Es war eine Jacke. Sie erkannte sie sofort. Alfred hatte sie getragen, wenn er in den Garten ging oder Holz hackte. Das grobe Gewebe, die abgenutzten Ellenbogen, der Geruch, der trotz der Jahre noch anhaftete. Sie hielt den Stoff an ihre Brust, die Tränen liefen ohne Halt.

„Alfred“, flüsterte sie.

Der Hund legte sich neben sie, die Schnauze auf die Pfoten, die Augen auf sie gerichtet. Sein Blick war voller Ruhe, als hätte er endlich erreicht, was er ihr zeigen wollte.

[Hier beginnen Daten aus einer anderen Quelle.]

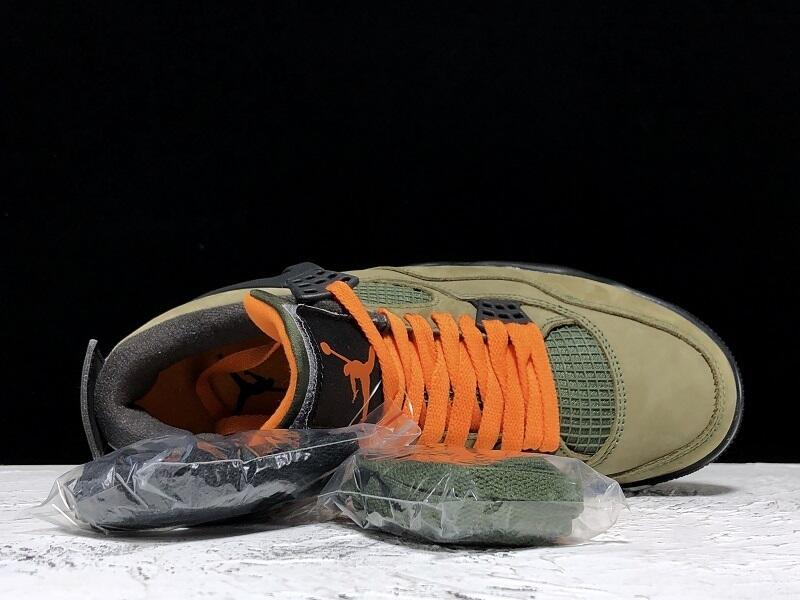 Air Jordan 4 AJ4 - Olive Green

Ingeborg setzte sich auf den kalten Steinboden der Kapelle. Sie erinnerte sich, wie Alfred manchmal hierhergekommen war, wenn er Ruhe brauchte. Er hatte ihr nie viel davon erzählt, aber sie wusste, dass er Orte suchte, an denen er nachdenken konnte. Vielleicht hatte auch der Hund ihn damals hier begleitet. Vielleicht war dies der Platz, an dem er Abschied genommen hatte, lange bevor das Schicksal ihn ereilte.

Stundenlang blieb sie dort. Die Zeit verlor ihre Bedeutung. Sie sprach leise mit Alfred, erzählte ihm von den Jahren allein, von den Schmerzen, aber auch von den stillen Momenten, in denen sie noch seine Gegenwart gespürt hatte. Und der Hund war dabei, als schweigender Zeuge, als Verbindung zwischen dem Damals und dem Jetzt.

Als sie schließlich aufstand, fühlte sie eine ungewohnte Klarheit. Sie konnte den Verlust nicht ungeschehen machen, doch sie hatte das Gefühl, dass Alfred ihr durch den Hund eine letzte Botschaft geschickt hatte. Nicht Verzweiflung, nicht Schmerz – sondern Erinnerung und Treue.

Der Heimweg war schwer. Falko hinkte stark, seine Kraft schien beinahe aufgebraucht. Ingeborg musste mehrmals anhalten, ihn streicheln, ihm Mut zusprechen. Sie wusste, dass sie bald eine Entscheidung würde treffen müssen. Vielleicht sollte sie mit ihm zu einem Tierarzt gehen. Doch tief in ihrem Inneren spürte sie, dass der Hund seine Reise selbst bestimmte.

Am Abend, als sie endlich ihre Wohnung erreichte, legte er sich auf den Teppich im Flur. Es war, als hätte er beschlossen, diesmal zu bleiben. Sie deckte ihn mit einer alten Decke zu, setzte sich daneben und hielt seine Pfote in der ihren.

Die Nacht war still, und Ingeborg schlief im Sitzen ein. Als sie erwachte, war die Sonne bereits aufgegangen. Der Hund lag noch immer da, die Augen geschlossen, der Atem flach, aber gleichmäßig. Sie lächelte schwach, streichelte über seinen Kopf und flüsterte: „Wir schaffen das. Zusammen.“

Doch in ihrem Inneren wusste sie, dass ein neuer Abschied bevorstand.

Und während der Morgen erwachte, ahnte Ingeborg, dass der Hund ihr nur noch wenig Zeit ließ, um die letzte Botschaft ihres Lebens zu verstehen.